His basement was crammed with many hundreds of vintage appliances, old electrical fittings and curiosities, all boxed, shelved or mounted to outlast any conceivable warranty.
Early washing machines, irons, coal ranges, heaters, wall telephones, meter gauges and radios jostled for space with shock machines, early light fittings, wooden cable holders, lamps, and even a dentist's drill and a Dunedin Fire Service siren.
Ronald A Proctor Auctioneers manager Ricky Proctor said yesterday the collection was considered the holy grail for southern electrical enthusiasts and that many had paid one last visit before it was sold this weekend.
"This is simply an incredible collection. It's just impossible to say how much there is here. Every time I open a new drawer in his cabinets we find more stuff in absolutely great condition. It's something I doubt we'll see again."
Daughter Barbara Key said Mr Fox's family inherited the museum when he died in 1994.
It was later stored at Sonntag Fox until the company was sold and the family reluctantly decided to send the collection to auction.

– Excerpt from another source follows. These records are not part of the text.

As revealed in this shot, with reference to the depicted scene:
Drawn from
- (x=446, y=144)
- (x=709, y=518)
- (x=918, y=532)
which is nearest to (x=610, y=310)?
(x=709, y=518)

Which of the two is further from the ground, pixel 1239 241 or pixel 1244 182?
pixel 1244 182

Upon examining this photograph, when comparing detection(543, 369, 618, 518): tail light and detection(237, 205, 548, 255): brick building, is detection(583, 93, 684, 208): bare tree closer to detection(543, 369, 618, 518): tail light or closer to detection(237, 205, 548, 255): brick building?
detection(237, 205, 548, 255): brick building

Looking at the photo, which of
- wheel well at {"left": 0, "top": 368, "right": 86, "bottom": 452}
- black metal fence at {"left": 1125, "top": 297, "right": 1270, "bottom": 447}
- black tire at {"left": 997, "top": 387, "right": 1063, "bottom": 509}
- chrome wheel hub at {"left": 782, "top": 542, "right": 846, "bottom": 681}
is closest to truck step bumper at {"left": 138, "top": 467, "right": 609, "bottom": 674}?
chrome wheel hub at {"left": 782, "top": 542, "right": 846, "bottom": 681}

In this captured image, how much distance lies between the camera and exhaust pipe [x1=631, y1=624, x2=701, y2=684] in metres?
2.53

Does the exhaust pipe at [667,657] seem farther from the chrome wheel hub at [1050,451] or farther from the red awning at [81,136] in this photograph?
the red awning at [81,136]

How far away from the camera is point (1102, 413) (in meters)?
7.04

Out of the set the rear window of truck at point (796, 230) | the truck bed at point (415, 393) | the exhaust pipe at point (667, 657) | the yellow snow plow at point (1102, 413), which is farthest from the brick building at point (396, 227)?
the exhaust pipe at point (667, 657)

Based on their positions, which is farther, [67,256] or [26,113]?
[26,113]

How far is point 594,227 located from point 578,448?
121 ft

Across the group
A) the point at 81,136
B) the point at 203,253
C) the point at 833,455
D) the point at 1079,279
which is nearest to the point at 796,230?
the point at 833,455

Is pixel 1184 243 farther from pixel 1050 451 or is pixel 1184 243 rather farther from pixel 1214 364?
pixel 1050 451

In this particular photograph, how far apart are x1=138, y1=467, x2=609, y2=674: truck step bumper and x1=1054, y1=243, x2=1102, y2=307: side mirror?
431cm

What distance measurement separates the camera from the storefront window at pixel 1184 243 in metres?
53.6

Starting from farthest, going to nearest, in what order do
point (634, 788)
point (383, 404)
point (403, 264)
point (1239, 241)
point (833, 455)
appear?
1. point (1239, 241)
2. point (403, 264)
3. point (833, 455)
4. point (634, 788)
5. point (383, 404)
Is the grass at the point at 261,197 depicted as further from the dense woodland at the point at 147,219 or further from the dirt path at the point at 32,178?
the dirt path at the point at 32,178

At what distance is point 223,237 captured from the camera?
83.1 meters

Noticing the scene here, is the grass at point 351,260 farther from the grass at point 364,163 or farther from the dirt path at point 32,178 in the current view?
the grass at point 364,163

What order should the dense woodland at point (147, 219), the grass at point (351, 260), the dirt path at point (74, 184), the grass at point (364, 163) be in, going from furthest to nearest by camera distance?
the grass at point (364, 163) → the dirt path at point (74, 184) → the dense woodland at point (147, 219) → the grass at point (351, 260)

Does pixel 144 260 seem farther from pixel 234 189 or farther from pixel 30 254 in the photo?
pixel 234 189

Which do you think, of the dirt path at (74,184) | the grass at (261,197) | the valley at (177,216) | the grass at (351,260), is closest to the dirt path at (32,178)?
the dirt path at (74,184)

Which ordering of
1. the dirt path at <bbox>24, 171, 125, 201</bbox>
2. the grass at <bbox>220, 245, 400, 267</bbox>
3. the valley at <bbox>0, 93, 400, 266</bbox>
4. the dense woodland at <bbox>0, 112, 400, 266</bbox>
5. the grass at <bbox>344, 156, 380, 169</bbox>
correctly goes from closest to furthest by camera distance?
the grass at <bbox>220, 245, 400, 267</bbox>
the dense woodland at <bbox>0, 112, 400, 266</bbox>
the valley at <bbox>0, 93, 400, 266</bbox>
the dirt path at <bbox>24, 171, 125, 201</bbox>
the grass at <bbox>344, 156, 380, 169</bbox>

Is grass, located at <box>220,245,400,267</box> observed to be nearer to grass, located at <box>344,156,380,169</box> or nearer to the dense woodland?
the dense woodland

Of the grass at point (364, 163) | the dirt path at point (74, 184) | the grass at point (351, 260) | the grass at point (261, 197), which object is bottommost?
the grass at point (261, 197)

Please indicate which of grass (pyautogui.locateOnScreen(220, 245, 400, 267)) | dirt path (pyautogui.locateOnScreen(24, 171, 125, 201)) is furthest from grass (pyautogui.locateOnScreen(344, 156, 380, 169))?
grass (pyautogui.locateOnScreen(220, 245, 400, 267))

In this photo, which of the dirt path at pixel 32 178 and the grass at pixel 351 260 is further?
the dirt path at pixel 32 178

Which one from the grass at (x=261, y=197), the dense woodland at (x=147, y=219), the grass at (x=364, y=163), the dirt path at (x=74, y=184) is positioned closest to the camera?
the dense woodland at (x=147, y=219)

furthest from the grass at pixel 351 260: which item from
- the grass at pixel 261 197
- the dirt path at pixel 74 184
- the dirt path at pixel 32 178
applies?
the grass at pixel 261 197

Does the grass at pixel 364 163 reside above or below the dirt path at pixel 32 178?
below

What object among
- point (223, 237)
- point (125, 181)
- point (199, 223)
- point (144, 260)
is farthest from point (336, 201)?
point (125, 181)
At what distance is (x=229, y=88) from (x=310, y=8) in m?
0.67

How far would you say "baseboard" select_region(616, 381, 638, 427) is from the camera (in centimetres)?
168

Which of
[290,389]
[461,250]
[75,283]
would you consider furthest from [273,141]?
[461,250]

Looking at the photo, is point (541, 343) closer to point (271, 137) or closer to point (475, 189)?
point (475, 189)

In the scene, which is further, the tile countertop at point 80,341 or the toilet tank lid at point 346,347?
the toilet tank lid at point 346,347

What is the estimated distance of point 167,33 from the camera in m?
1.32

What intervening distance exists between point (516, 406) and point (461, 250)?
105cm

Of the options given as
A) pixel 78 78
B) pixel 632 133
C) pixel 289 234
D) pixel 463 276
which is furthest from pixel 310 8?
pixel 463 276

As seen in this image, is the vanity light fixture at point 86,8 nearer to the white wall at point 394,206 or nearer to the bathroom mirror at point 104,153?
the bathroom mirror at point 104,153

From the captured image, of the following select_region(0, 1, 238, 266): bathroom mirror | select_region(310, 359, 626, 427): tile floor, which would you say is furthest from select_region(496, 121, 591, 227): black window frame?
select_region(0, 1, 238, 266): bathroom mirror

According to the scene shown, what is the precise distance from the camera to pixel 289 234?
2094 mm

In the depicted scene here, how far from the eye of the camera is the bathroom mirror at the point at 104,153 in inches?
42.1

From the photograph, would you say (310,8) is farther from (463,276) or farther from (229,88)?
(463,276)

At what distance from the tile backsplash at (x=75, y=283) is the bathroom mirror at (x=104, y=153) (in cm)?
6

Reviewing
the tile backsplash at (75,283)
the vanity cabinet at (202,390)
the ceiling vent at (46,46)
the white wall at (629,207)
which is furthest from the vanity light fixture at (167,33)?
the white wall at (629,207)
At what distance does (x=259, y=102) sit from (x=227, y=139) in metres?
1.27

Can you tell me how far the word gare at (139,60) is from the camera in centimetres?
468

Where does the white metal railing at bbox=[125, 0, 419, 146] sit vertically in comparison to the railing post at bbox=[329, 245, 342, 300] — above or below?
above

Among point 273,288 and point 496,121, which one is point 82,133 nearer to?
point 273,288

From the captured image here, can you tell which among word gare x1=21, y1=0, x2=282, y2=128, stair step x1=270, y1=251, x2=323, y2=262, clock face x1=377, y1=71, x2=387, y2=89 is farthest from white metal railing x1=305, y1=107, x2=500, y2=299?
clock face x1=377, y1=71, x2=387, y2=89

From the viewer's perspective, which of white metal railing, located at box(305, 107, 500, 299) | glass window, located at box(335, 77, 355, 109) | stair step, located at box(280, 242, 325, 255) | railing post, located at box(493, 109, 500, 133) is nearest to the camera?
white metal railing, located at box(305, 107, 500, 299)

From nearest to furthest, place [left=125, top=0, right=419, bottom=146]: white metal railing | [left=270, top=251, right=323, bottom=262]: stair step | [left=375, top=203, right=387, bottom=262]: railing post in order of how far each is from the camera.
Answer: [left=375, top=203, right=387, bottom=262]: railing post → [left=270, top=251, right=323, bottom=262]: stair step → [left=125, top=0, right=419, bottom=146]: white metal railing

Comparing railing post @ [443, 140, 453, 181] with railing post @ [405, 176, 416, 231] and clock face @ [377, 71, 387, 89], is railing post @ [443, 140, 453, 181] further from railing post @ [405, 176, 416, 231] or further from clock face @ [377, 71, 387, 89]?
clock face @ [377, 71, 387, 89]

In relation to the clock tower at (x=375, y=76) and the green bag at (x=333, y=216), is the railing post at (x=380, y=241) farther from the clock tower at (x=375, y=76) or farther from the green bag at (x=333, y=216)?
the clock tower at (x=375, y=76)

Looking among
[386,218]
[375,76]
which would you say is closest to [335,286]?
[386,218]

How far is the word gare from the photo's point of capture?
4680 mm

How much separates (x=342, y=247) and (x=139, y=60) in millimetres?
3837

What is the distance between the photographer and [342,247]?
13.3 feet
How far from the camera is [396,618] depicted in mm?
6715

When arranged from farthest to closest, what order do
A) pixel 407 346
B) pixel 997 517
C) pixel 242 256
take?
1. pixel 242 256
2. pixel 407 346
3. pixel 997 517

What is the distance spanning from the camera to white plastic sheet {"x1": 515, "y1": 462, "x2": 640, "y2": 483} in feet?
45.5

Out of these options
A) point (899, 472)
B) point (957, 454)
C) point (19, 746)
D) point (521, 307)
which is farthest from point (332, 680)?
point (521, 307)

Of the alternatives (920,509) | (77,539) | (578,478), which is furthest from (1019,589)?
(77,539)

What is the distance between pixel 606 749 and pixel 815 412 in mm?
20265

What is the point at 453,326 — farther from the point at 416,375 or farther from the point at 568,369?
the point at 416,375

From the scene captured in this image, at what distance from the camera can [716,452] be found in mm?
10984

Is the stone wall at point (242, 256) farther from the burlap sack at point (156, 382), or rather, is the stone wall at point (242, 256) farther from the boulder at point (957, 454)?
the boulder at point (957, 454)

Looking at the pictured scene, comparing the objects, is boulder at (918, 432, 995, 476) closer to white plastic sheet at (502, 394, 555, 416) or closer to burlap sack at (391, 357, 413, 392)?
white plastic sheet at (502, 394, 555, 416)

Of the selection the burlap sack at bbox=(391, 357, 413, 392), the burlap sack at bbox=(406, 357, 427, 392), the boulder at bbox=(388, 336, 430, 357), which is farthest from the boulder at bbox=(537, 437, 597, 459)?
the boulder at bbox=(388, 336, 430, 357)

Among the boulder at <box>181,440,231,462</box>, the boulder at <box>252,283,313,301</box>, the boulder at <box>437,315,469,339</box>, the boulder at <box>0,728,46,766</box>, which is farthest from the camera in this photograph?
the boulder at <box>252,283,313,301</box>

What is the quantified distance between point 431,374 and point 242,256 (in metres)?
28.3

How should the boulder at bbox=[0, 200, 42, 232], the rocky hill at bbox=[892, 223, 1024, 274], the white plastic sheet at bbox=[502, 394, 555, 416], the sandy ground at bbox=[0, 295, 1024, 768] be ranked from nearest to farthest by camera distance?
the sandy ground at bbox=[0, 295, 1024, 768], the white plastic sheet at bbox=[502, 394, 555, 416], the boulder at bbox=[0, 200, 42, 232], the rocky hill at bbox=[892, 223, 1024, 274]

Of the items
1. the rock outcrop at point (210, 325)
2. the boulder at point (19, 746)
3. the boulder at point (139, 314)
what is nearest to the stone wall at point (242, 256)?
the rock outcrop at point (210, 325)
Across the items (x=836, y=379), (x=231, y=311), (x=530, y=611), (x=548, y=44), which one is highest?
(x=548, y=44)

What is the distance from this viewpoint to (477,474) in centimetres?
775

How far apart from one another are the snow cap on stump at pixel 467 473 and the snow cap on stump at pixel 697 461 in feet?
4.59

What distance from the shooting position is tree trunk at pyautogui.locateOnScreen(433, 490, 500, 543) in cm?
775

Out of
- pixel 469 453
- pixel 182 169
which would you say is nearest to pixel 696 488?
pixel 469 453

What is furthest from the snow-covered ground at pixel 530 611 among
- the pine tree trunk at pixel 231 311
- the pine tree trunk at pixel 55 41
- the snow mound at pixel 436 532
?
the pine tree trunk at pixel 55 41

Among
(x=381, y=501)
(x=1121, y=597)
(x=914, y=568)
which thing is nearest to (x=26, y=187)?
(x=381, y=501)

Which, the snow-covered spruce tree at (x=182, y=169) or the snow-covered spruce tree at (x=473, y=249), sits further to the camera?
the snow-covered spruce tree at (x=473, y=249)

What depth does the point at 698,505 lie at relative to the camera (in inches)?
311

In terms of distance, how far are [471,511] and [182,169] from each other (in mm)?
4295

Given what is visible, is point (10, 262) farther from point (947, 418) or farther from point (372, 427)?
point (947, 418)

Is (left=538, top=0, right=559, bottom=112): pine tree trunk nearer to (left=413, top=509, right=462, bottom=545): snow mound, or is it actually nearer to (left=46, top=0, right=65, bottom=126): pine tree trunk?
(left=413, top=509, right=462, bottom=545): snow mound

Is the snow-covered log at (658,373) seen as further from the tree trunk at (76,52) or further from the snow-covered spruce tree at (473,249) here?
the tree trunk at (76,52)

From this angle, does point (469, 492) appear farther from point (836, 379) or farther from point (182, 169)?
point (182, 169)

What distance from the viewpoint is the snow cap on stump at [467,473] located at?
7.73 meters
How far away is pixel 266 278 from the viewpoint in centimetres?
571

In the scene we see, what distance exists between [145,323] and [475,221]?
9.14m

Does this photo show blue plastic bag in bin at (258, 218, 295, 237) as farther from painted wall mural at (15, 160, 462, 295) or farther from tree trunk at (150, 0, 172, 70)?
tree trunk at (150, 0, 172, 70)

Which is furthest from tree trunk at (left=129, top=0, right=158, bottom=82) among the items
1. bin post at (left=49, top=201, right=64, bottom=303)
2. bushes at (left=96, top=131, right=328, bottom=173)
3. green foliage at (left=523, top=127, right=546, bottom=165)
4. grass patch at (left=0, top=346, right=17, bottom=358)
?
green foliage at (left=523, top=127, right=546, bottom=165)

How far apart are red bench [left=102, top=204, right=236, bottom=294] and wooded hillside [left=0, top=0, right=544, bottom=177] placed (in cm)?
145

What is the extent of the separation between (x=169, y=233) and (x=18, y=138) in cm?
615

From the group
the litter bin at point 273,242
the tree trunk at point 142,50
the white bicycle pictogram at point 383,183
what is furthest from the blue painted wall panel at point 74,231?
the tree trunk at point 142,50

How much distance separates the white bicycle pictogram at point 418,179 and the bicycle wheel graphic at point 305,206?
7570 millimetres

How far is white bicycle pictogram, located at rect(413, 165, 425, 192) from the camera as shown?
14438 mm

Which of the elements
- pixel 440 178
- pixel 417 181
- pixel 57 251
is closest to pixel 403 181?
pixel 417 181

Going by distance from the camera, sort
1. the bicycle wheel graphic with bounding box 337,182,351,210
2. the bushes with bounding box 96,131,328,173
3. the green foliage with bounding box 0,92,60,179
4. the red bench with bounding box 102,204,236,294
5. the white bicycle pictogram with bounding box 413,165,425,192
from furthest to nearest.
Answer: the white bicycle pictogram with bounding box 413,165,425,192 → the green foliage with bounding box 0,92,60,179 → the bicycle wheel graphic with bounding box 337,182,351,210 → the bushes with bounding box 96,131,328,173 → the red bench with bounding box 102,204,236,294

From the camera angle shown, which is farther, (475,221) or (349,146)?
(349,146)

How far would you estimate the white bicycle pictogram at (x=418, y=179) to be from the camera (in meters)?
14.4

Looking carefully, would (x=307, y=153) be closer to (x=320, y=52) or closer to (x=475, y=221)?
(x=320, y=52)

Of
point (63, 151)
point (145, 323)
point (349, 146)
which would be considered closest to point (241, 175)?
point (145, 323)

"It just grew in his latter years, when former staff who knew he had a museum brought him things that would have just been thrown out. It was well-known, and he would have loved to have made it into a real museum," she said.
Mr Proctor said a Dunedin collector wanted to do just that, until he saw what he was dealing with yesterday afternoon.
"He did not want the collection of irons, toasters, jugs, and heaters to get split up, but he underestimated just how much there is. He just wouldn't have the room . . . it's hard to see how Bert did it."